§ **Requirement**: Within the records below, find each line with the word "тёмно" and copy it out.

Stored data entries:
※
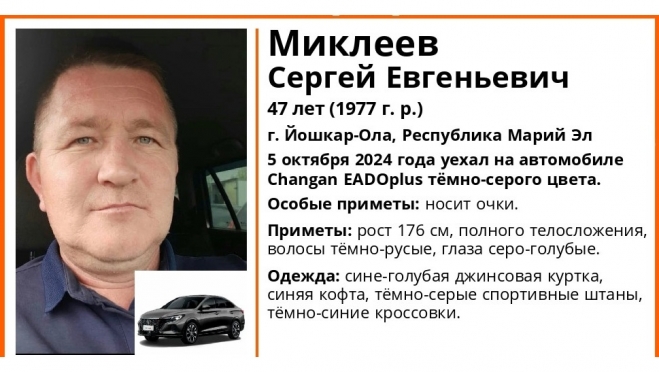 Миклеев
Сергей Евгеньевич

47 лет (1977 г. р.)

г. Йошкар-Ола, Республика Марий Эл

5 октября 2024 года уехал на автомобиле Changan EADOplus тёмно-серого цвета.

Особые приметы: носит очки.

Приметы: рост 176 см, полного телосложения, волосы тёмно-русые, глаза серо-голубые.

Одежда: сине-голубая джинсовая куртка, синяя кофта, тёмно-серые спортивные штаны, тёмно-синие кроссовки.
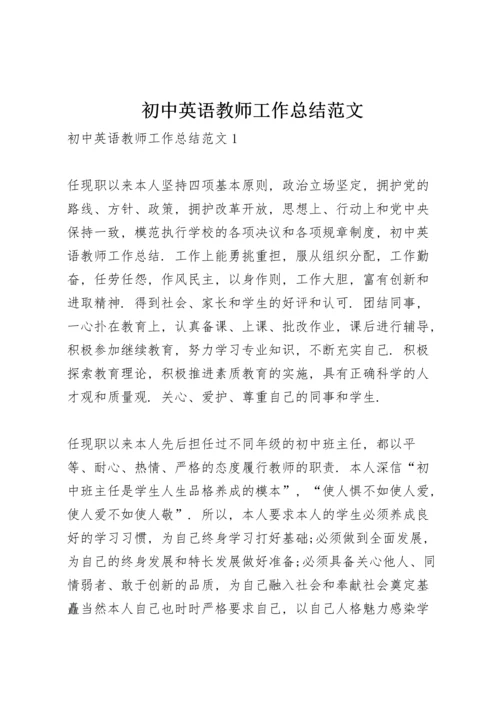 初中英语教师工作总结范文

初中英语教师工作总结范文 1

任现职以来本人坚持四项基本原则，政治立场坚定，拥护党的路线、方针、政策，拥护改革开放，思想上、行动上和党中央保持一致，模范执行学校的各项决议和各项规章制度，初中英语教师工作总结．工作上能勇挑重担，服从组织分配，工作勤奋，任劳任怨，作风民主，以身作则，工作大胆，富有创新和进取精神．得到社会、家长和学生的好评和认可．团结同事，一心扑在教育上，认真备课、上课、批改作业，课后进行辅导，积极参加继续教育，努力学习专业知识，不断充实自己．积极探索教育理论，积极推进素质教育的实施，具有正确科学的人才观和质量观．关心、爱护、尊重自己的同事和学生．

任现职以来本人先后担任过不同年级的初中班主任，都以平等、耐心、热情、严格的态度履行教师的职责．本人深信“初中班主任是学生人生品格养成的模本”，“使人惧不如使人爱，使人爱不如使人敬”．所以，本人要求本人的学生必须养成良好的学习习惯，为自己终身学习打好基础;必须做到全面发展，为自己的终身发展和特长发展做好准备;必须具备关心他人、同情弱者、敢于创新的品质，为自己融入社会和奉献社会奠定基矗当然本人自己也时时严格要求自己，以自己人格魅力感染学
※
§ **Response area**:
5 октября 2024 года уехал на автомобиле Changan EADOplus тёмно-серого цвета.
Приметы: рост 176 см, полного телосложения, волосы тёмно-русые, глаза серо-голубые.
Одежда: сине-голубая джинсовая куртка, синяя кофта, тёмно-серые спортивные штаны, тёмно-синие кроссовки.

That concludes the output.